Add to that the burgeoning population of farm animals, the original source of some of our most deadly infections. The number of chickens worldwide, for example, has climbed from 3.9 billion in 1961 to 21.7 billion today. More than three quarters of those chickens are raised in huge factory farms, and those farms often use antibiotics that speed growth, but also give microbes a leg up in developing resistance to the medicines meant to kill them.
Finally, over longer distances, the old mechanisms of disease spread have sped up as well. When tourists can travel around the world in a day or two, so can their diseases, and more than a billion international trips are taken worldwide in the course of a normal year. The global world of cities supports a considerably higher quality of life for humanity, but 2020 has demonstrated that it can be brought to its knees by emerging infection.
5. The only way we can stay safe in the future is to get closer.

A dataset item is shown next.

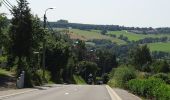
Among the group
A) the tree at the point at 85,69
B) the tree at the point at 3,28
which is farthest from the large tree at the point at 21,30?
the tree at the point at 85,69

We are simply too close and connected to rely on closing borders to protect us. Since we can’t and shouldn’t go back to a human population that is few, spread out, and disconnected, the only solution to our infectious challenge is to use the immense innovative power of our connected world to develop more effective responses to new disease threats. That means improving sanitation in cities, establishing non-factory farms, and using our existing tools, from antibiotics to vaccination, with the care and the urgency they deserve. And when it comes to new outbreaks, it means the rapid introduction of track and test regimes, along with quarantine systems that stop spread within countries. It means speeding up research and delivery of tests, treatments, and vaccines. And crucially, it means global cooperation to tackle microbes that have no respect for borders.